DuckPlus wraps DuckDB’s file-writer APIs so append workflows stay safe and predictable. Because the helpers operate on immutable relations, you can rehearse the exact rows that will be written, validate schemas, and even dry-run the transforms using the sampling utilities described in Immutable relation helpers.

CSV appends#

:meth:duckplus.relation.Relation.append_csv appends rows to an existing CSV file. The helper enforces schema compatibility and offers opt-in deduplication:

relation.append_csv(
    "reports/output.csv",
    mode="append",
    match_all_columns=True,
)

Enabling match_all_columns ensures duplicate rows are removed based on all columns before writing. When mode="overwrite" the helper truncates the file before writing new rows. Pair the helper with :meth:Relation.null_ratios <duckplus.relation.Relation.null_ratios> to detect unexpected null patterns prior to exporting.

if relation.null_ratios()["total"] > 0:
    raise ValueError("Totals cannot contain nulls before export")

Parquet appends#

Parquet writes require rewriting files safely. DuckPlus handles this by writing to a temporary file and replacing the target atomically.

relation.append_parquet(
    "warehouse/sales.parquet",
    mode="append",
    unique_id_column="id",
)

The helper supports both append and overwrite modes, validates columns up front, and surfaces helpful errors when the relation originates from a closed connection. When unique_id_column is provided, DuckPlus performs an anti-join against the target file to skip rows that already exist—ideal when you are reprocessing incremental extracts. Set match_all_columns=True to compare the entire row structure instead.

Table utilities#

Managed tables share the same API guarantees. See duckplus.table for helpers that create or overwrite DuckDB tables while verifying schema metadata.

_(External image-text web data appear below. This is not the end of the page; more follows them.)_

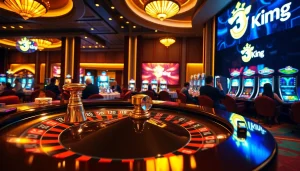 Engaging gamblers at https://3king.cn.com/ with a luxurious casino ambience rich in excitement.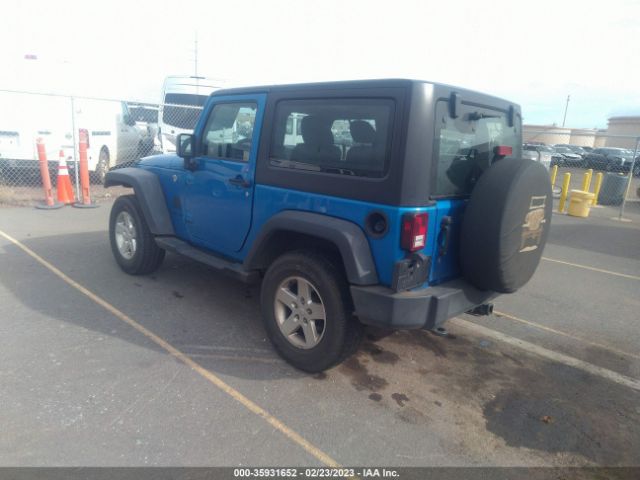 1C4AJWAG7GL182076 Jeep Wrangler Sport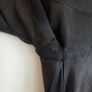 Medium, Spanx Woman's Faux Leather Moto Leggings Image 5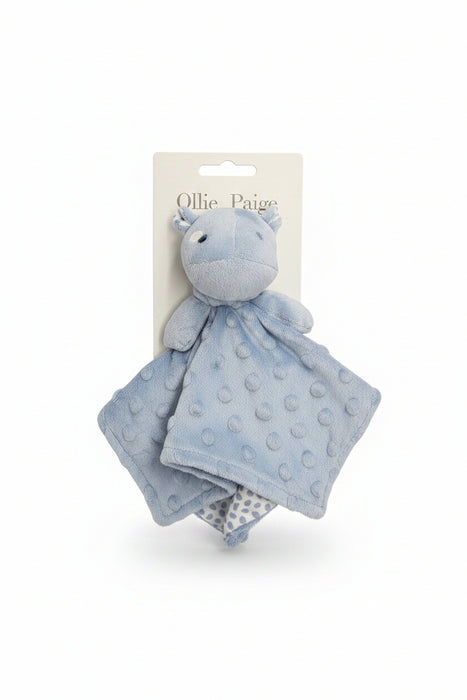 Ollie & Paige Felix the Hippo (Cuddle Blanket)
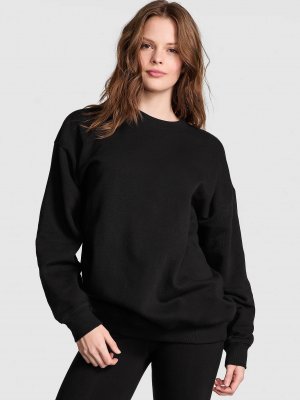 Свитшот (Campus Fleece™) оверсайз с круглой горловиной
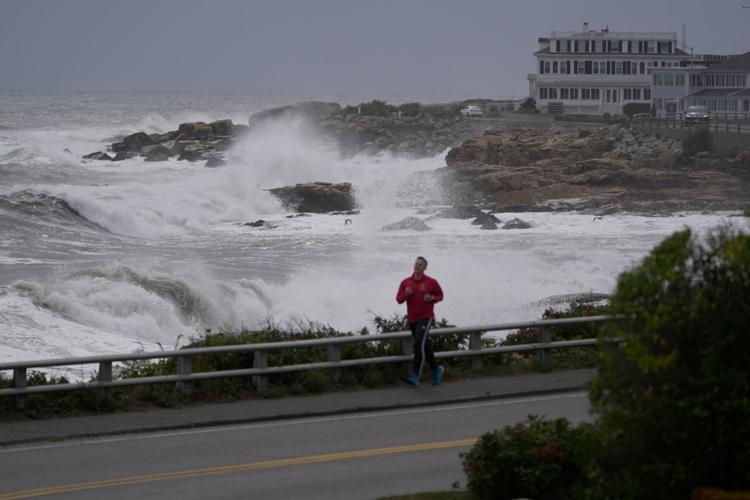 US Massachusetts Extreme Weather Nor'easter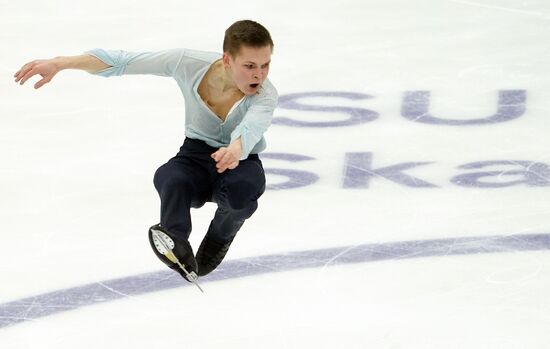 Фигурное катание. Этап Гран-при. Мужчины. Произвольная программа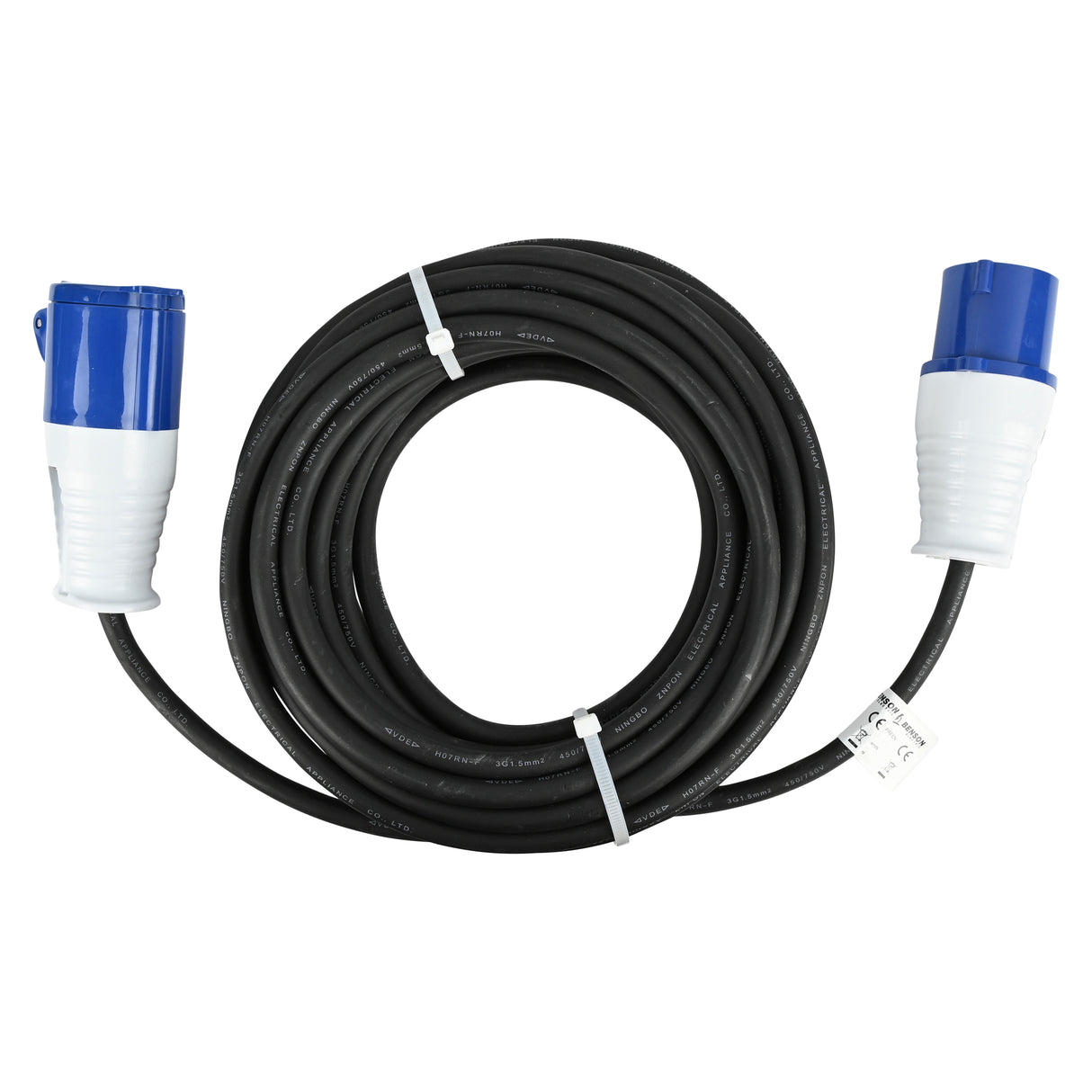 Rallonge CEE neoprene IP44 10 m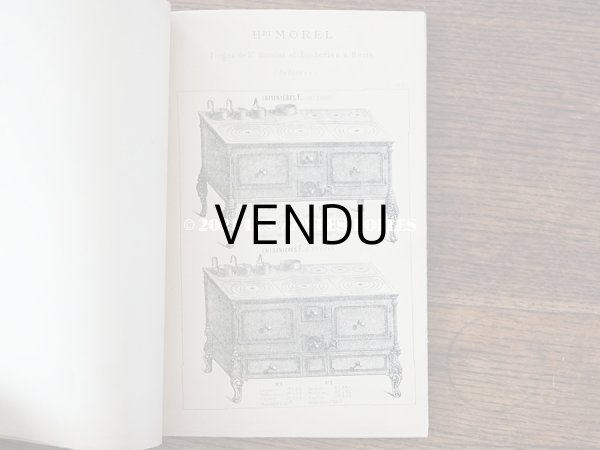 画像7: 1900年代 アンティーク 鍛造業者のカタログ 全47ページ FORGES DE SAINT-NICOLAS ET FONDERIES DE REVIN - HENRI MOREL - (7)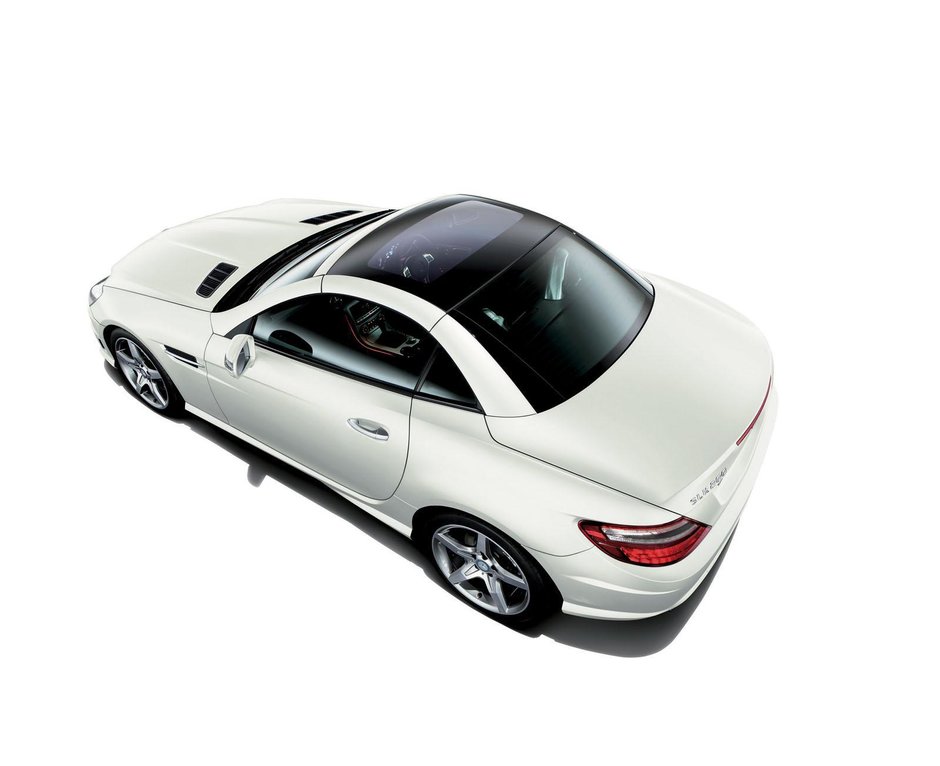 Mercedes SLK200 Radar Safety Edition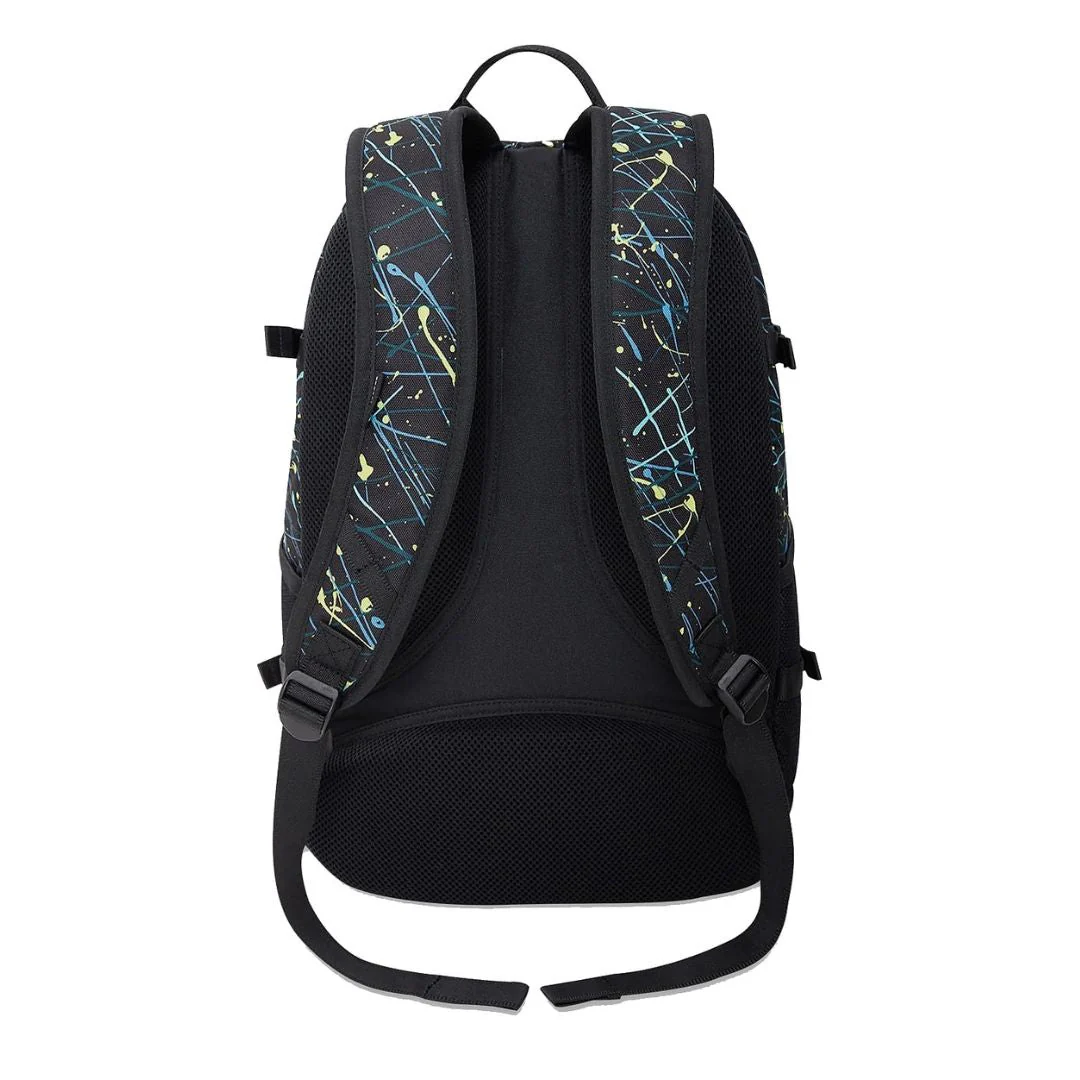 Straight Edge Paint Print Backpack - Image 2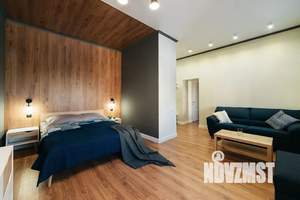 1-к квартира, посуточно, 40м2, 2/3 этаж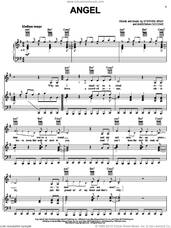Cover icon of Angel sheet music for voice, piano or guitar by Madonna and Stephen Bray, intermediate skill level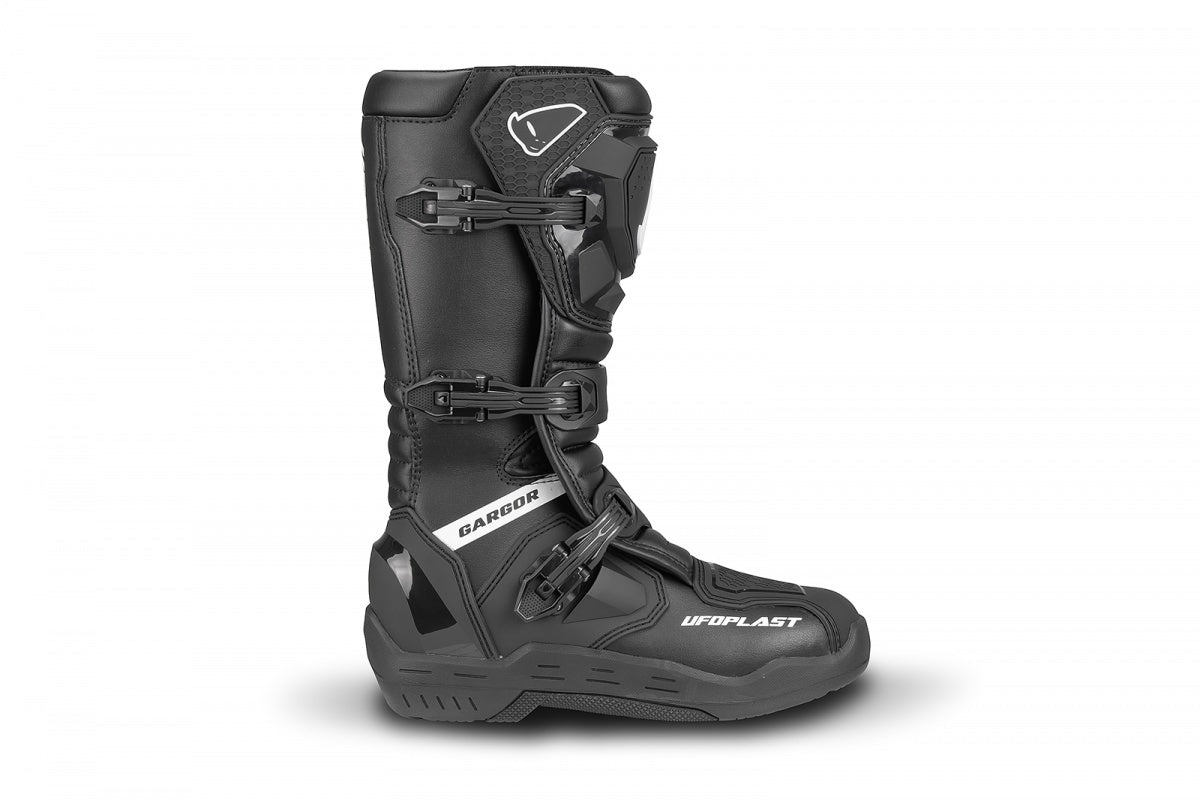 UFO MOTOCROSS GARGOR BOOTS BLACK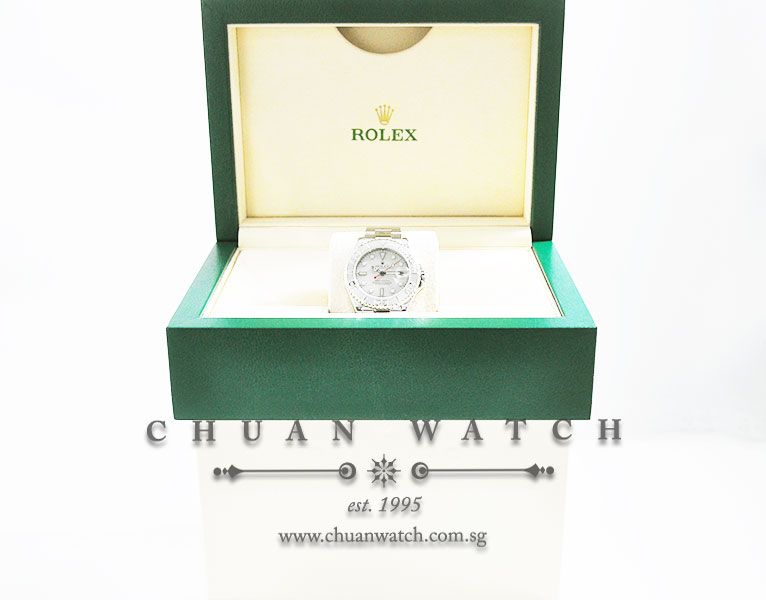 Rolex Midsize Yacht-Master 35mm 168622 - Discontinued - Image 5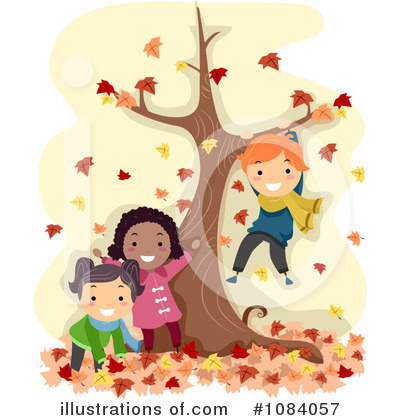 Royalty-Free (RF) Autumn Clipart Illustration by BNP Design Studio - Stock Sample #1084057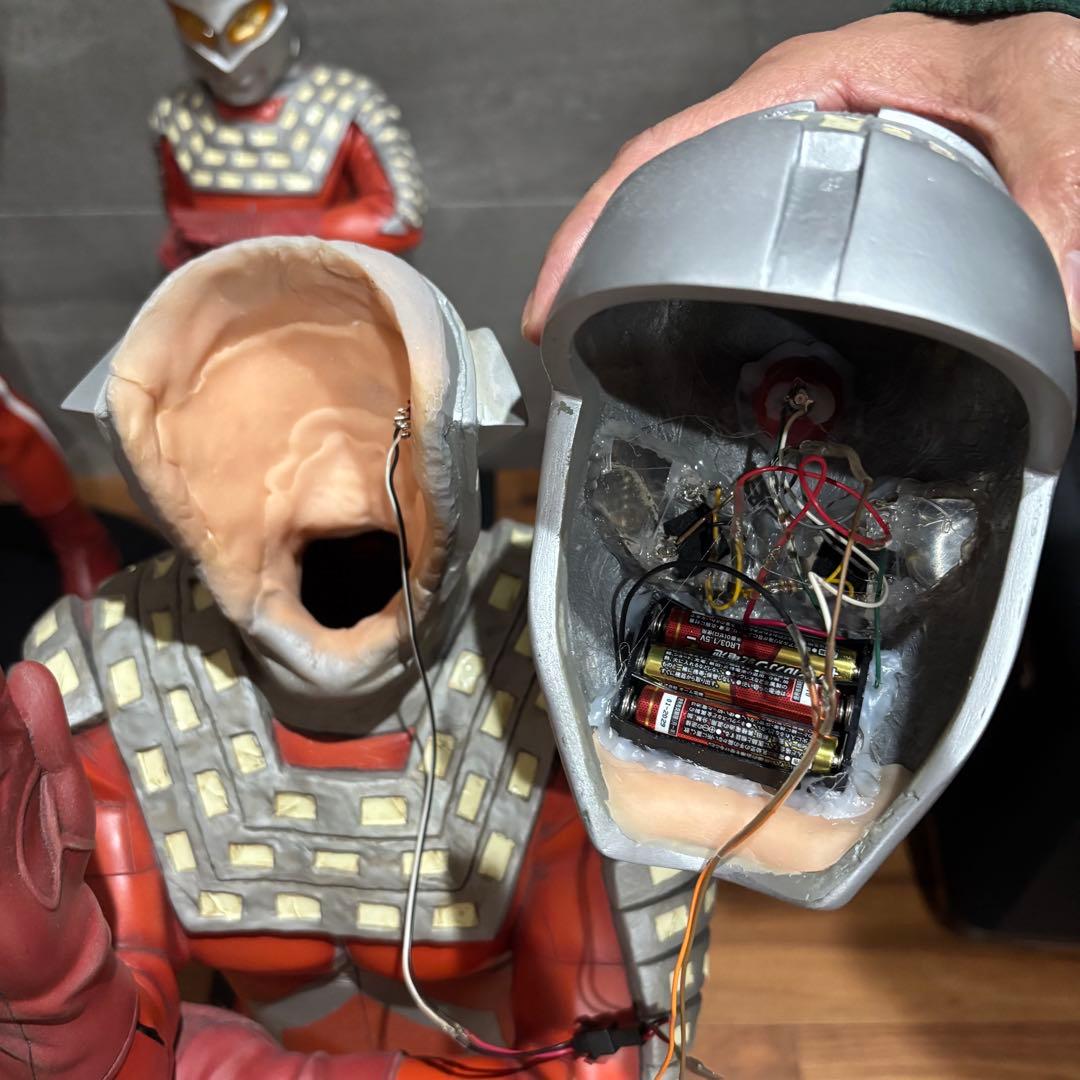 パラノイア工房　究極完成品　ハイパーホビー　ウルトラセブン　特大フィギュア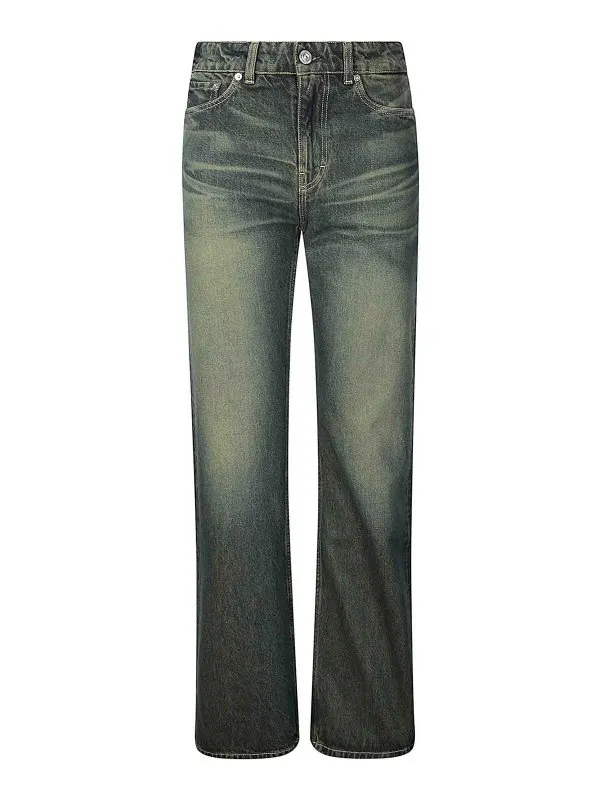 Our Legacy Jean Bootcut - Bleu - Bleu | W225BMSMALIBUSANDWASH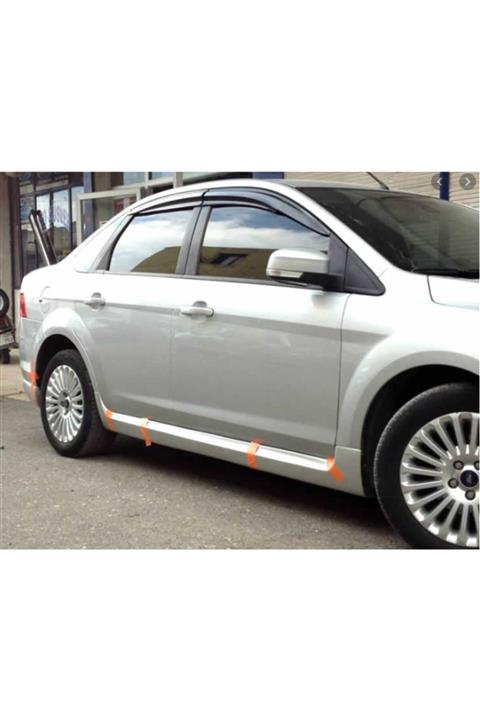 stuning Ford Focus Uyumlu 2.5 Yan Marşpiyel Seti Fiber Boyasız 2005-2011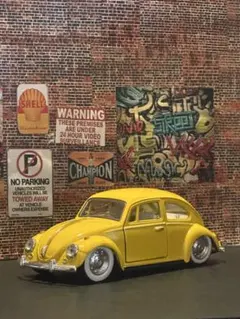 フォルクスワーゲン　タイプIビートル　1/32 キンスマートのサムネイル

These utilities lean on the same immutability principles, keeping the API open for future extension without breaking callers.

Incremental refresh pattern#

Combine the file append helpers with :class:duckplus.table.Table to create an end-to-end incremental refresh pipeline:

  1. Ingest raw files with duckplus.io readers.

  2. Apply typed-expression transforms and validations.

  3. Write the curated slice to Parquet with append_parquet.

  4. Insert the same rows into a DuckDB table using :meth:duckplus.table.Table.insert, enabling fast local analytics.

Because each step works with immutable relations, you can add assertions after every operation without worrying about accidental mutation.